Cassandra E. Cook, BS
Bureau of Economic Geology, Jackson School of Geosciences, The University of Texas at Austin, Austin, TX
Cassie is a Research Assistant at the BEG and has a bachelor's degree in Ecology and Evolutionary Biology from the University of Michigan. She is interested in wildlife conservation ecology, particularly species-habitat interactions, and would like to pursue a graduate degree on this topic.
David L. Sunding, PhD
Department of Agricultural and Resource Economics, University of California at Berkeley, Berkeley, CA
David Sunding is the Thomas J. Graff Professor in the College of Natural Resources at UC Berkeley, where he is also the Co-Director of the Berkeley Water Center. His research concerns environmental and resource economics, regulation, technological change, applied econometrics, risk and public finance. Prof. Sunding teaches courses in natural resource economics, water resources, and law and economics.
Stephen F. Hamilton, PhD
Orfalea College of Business, California Polytechnic State University, San Luis Obispo, CA
Dr.

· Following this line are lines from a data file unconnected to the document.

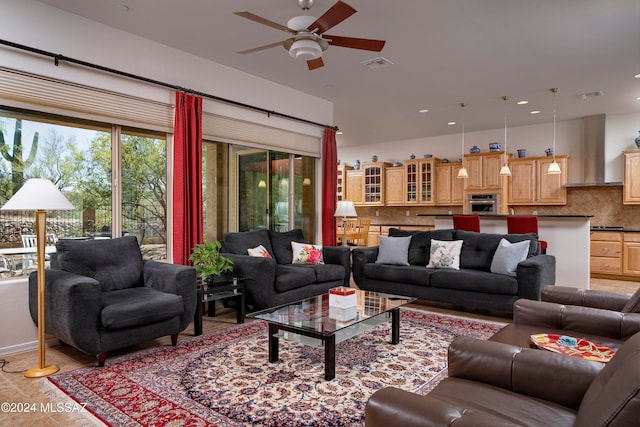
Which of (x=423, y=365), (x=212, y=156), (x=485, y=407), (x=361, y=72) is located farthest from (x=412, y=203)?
(x=485, y=407)

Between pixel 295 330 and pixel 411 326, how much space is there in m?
1.66

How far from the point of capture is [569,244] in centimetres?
578

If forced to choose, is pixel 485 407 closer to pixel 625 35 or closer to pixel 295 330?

Hamilton is recognized internationally for his research and consulting related to environmental and land use regulation, energy and water markets, groundwater managements, and antitrust. His academic and professional honors include providing a plenary address at an international conference sponsored by the European Science Foundation, selection as a research fellow in the Rural Development Research Consortium at the University of California, Berkeley, serving on the sustainable management panel that governs the Tallgrass Prairie National Preserve, and receiving the Early Career Award for Outstanding Faculty Research.
Bridget R. Scanlon, PhD
Bureau of Economic Geology, Jackson School of Geosciences, The University of Texas at Austin, Austin, TX
Evaluation of the impact of climate variability and land use change on groundwater recharge, application of numerical models for simulating variably saturated flow and transport, controls on nitrate contamination in aquifers.
Michael H. Young, PhD
Bureau of Economic Geology, Jackson School of Geosciences, The University of Texas at Austin, Austin, TX
Associate Director: Environmental Division. Michael has published extensively in the broad fields of water resources and soil science and is Co-Editor for Vadose Zone Journal. He has served the past five years as Technical reviewer for the National Science Foundation.
Xianli Xu, PhD
Bureau of Economic Geology, Jackson School of Geosciences, The University of Texas at Austin, Austin, TX
Dr. Xu is interested in climate change and biogeochemical (C, N) cycles, vadose zone hydrology and ecohydrology, ecosystems function and service (restoration & assessment), soil threats assessment (sealing, compaction, erosion & carbon loss), and GIS and remote sensing.